Su madre no le había dicho mucho la noche anterior, así que tenía que buscar la manera de que le creyeran. Por eso, salió temprano a hacer unas compras y regresó a prepararse.
Salió de su habitación y la entrar en la sala de su lujosa casa en El Poblado, soltó el bolso, que por poco le disloca el hombro, y suspiró aliviado.
Ahí estaba su mamá, Mireya, sentada en el sofá con la tranquilidad de quien acaba de ganarse el Baloto sin comprar el tiquete. Estaba tejiendo, sorbiendo un tinto y viendo una telenovela que, para Moisés, era igual de dramática que su vida en ese instante.
—¡Mami, Buenos días! —dijo Moisés con una voz que intentó ser dulce, pero que le salió como un gallo afónico.
Dio un paso con las plataformas y casi se va de jeta.
«¡Ay, qué pena!» pensó al imaginarse si eso le llegará a pasar afuera.
Mireya levantó la mirada por encima de sus gafas de lectura. No había sorpresa, no había pánico, no había ni un solo signo de que su único hijo varón estuviera parado frente a ella vestido como un semáforo navideño. Solo una sonrisa, ancha y tranquila.
—¡Ay, mi niño lindo! Por fin. ¿Cómo le fue en la calle ayer? eso no no me lo contó ¿Se le hizo difícil caminar con esos zancos — preguntó Mireya, señalando los pies de Moisés con la aguja de tejer.

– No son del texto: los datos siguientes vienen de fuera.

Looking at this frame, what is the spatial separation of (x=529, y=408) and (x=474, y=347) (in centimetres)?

Moisés se quedó mudo. Si su mamá hubiera gritado, llorado o, en el peor de los casos, le hubiera lanzado un florero de Murano, él habría sabido qué hacer. ¡Pero esta calma! Era más desarmante que un paisa ofreciendo rebaja.
—Mamita, ¿usted no ve? —Moisés hizo un giro dramático, que casi lo hace perder el equilibrio y tumbar una mesa.

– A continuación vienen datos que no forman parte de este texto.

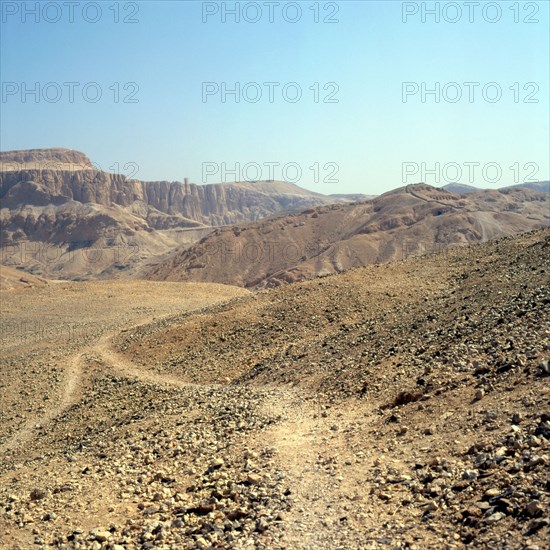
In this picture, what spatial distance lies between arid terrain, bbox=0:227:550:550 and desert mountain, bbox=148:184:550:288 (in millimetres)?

—Mire, soy yo… ¡pero yo, liberado! Por fin voy a ser quien en verdad soy. Llevo muchos años en un cuerpo que no es el mío y… y ¡quiero hacer la transición, mami! Me siento mujer. —repitió Moisés con la esperanza de que su madre le creyera.

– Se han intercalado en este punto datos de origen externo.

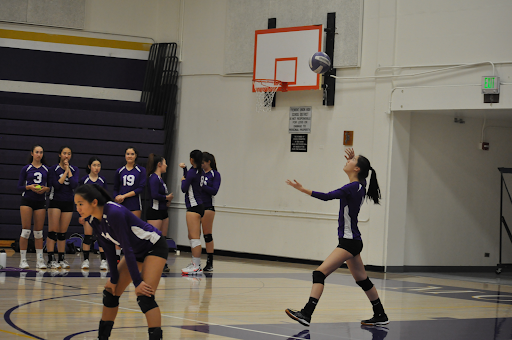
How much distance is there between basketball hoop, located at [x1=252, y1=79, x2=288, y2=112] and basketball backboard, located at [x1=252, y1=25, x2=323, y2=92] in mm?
88

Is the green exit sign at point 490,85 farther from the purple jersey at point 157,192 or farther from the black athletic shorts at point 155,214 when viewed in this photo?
the black athletic shorts at point 155,214

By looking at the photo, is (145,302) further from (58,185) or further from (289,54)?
(289,54)

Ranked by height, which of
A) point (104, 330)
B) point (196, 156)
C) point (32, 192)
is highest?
point (196, 156)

Mireya dejó el tejido en la mesa auxiliar, se acomodó las gafas y le dio una palmada cariñosa en la pierna, justo donde el vestido rojo hacía más presión.
—Mi amor, deje de ser tan boleta y relájese. ¡Y por Dios, arregle ese maquillaje con un pañito, que parece que lo pintó un niño de preescolar con plastilina! —le dijo Mireya con tono que sonaba amable—. ¿Y qué tiene? Cada quien es libre de ser quien, ya te lo dije.
Moisés se levantó y se miraba en el espejo del pasillo, ajustando el outfit que había elegido para mostrar su “nuevo yo”
Ya había repetido la frase tres veces frente a su madre:
—Soy mujer. En la oficina.
—Soy mujer. La noche anterior.
—Soy mujer. Esa mañana.
Cada vez con más convicción, cada vez con más teatralidad.
Pero Mireya, sentada en el sillón con una calma casi zen, no se inmutaba. Ni un grito, ni un escándalo, ni un “¿qué dirán?”. Solo asentía con una sonrisa que parecía ensayada y seguía tejiendo lo que fuera que haría
—Me alegra que lo tengas claro, hijo… o hija —respondió, como si estuviera hablando de la nueva campaña de maquillaje.